Nilsson-Roos scored just 44 seconds after Gwidt's goal to tie the game.
The Ice's Brett Bennett had carried the team much of the year. Mike Johnson had led a pretty solid Cedar Rapids attack. Whichever goaltender came up biggest in the third period would win.
But it belonged to the offenses. A heavyweight boxing match had broken out.
The Ice needed just 2:04 to build a two-goal lead, as Richardson put the visitors ahead with his second goal of the game -- assisted by Anthony Bitetto, who would become an Ice hero in the same rink in the same Game 5 situation a year later. Exactly one minute later, Richardson fed Will MacDonald for a goal.
Johnson stayed in net for Cedar Rapids. His team would come back. For the third time, an Ice goal was answered within a minute, thanks to Kyle Flanigan's tally.
Yet, the Ice kept trying to hold onto the lead. Finally, Seidel broke through -- assisted by Flanigan -- and with 8:37 left, the game was tied.

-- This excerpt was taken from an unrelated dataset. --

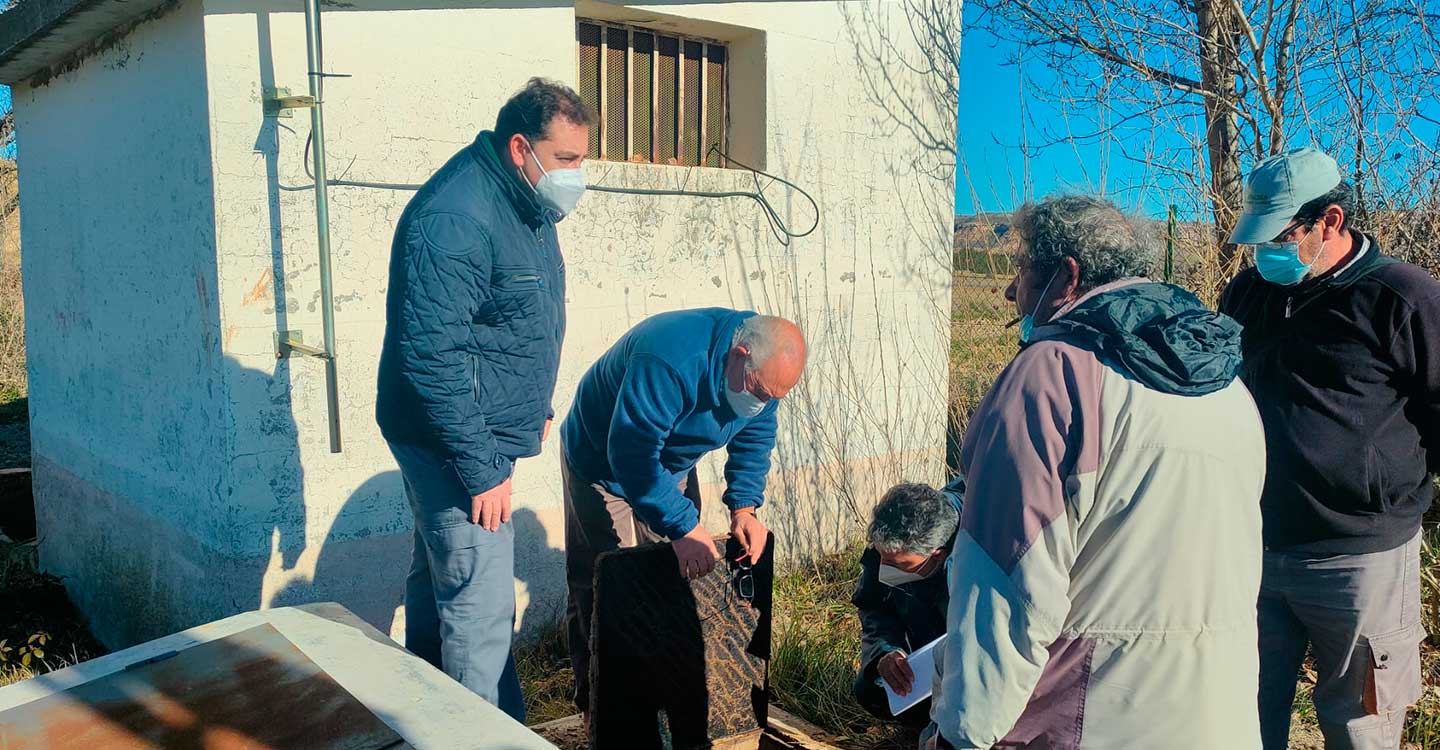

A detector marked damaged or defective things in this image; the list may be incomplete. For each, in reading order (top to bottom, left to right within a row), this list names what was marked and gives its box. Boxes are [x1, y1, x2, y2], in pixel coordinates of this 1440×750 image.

dark rusty metal plate [1, 619, 406, 748]
rusty metal sheet on ground [0, 619, 408, 748]
rusty metal sheet on ground [587, 532, 771, 748]
dark rusty metal plate [590, 532, 777, 748]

Who was going to be a hero? The game had already seen the lead swap hands twice, both teams rally from two-goal deficits, and two pretty good goaltenders getting shelled by great offenses who weren't willing to see their seasons end.

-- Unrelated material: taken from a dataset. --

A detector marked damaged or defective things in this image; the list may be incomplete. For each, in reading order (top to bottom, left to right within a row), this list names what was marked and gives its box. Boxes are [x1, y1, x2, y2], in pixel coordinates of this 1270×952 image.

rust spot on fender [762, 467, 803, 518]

Torey Krug became the answer.
With 15 seconds left, a play started by Cichy ended up with the puck on Shane Berschbach's stick. Krug ended up poking the puck past Johnson. Suddenly, the scoreboard showed a 7-6 Ice lead and just a quarter of a minute left.

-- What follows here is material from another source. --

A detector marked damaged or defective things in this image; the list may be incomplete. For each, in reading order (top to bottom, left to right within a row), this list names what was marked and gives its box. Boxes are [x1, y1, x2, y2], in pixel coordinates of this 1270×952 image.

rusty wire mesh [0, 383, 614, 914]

It wasn't an overtime goal, but it might as well have been. The final seconds ran out. The Ice had survived one of the wildest playoff series in recent USHL memory.
Krug had a pretty good day prior to the goal -- four shots, +3, but his blast was icing on the cake. It would be his only goal of the postseason, but he would have a big playoff with six assists.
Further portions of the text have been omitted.